“Anistia não deveria beneficiar torturadores”

O presidente da Associação dos Magistrados de Sergipe (Amase), juiz Paulo César Cavalcante Macedo, defende o pleno funcionamento da Comissão da Verdade na esfera federal e entende que nos Estados elas podem ser ativadas com a progressão dos trabalhos da comissão criada pela presidente Dilma Rousseff.

“Acho que, no Brasil, os acusados de tortura não deveriam ter sido abrangidos pela lei da anistia e deveriam ter sido processados com o direito à ampla defesa e todas as garantias processuais”, afirma. Paulo Macedo diz ainda que em Sergipe, não se percebem benefícios da atuação do Conselho Nacional de Justiça (CNJ), talvez porque seja o Estado com o judiciário melhor organizado da nação.

JC – O senhor é favorável ou contra a criação da Comissão da Verdade nos Estados? Por quê?

 

PM – Sou contra. A criação da comissão Nacional da Verdade é fenômeno recente e tal comissão ainda não apresentou o relatório final do trabalho para o qual foi criada. O
propósito da criação da comissão Nacional da Verdade é nobre. Tudo que colabore para esclarecer, apurar os muitos crimes de tortura e violações à Declaração dos Direitos
Humanos praticados principalmente durante a ditadura, é um bem que se faz à história e ao amadurecimento de uma sociedade. Não se pode silenciar pela ação do tempo. A comissão não tem poder de punir ou julgar, mas abrirá o debate, colocará à luz da sociedade brasileira, os suspeitos e os agentes públicos que praticaram ou colaboraram com a ditadura. Mas, por se tratar de um personagem novo no cenário político e jurídico nacional, é preciso que se dê tempo ao tempo para que se possa apreciar o resultado
prático da sua existência. Neste contexto, parece-me precipitação falar em criação de Comissão da Verdade nos Estados, quando ainda se encontra em fase “experimental” a Comissão Nacional da Verdade que tem competência para atuar em todos os estados.

Enunciado | Por favor, reescreva de forma mais breve o parágrafo do trecho que começa com “Acho que, no Brasil”, sem perder seus fatos principais. As linhas a seguir vêm de outra fonte.

Extrato de dados |
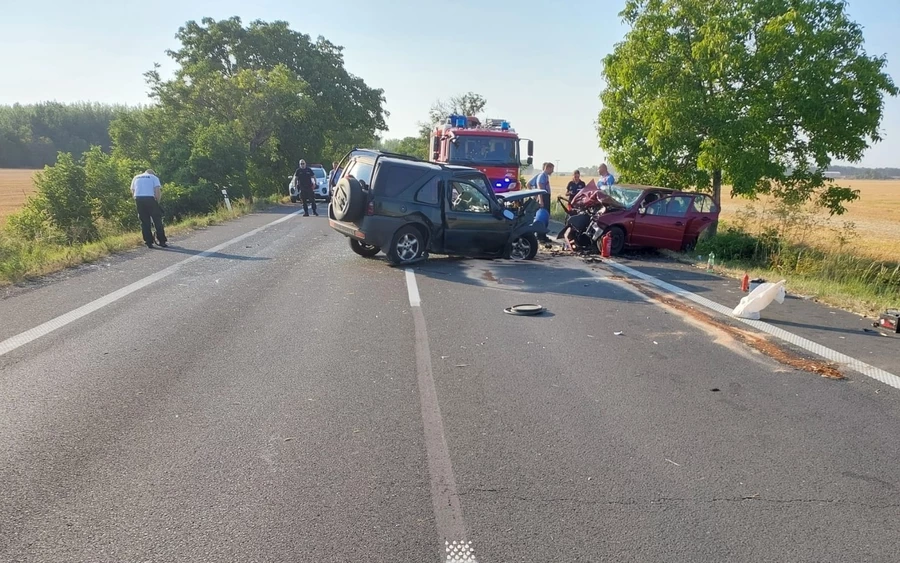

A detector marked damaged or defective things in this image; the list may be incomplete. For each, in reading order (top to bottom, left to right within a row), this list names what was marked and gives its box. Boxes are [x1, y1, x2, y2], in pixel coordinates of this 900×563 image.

damaged black suv [326, 149, 544, 266]
damaged red car [560, 185, 720, 256]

Solução | Para Paulo Macedo, os acusados de tortura no Brasil não deveriam ter sido incluídos na lei da anistia. Deveriam ter sido processados com direito à ampla defesa e a todas as garantias processuais. Ele diz ainda que, em Sergipe, não se percebem benefícios da atuação do CNJ, talvez por ser o Estado com o judiciário mais bem organizado do país.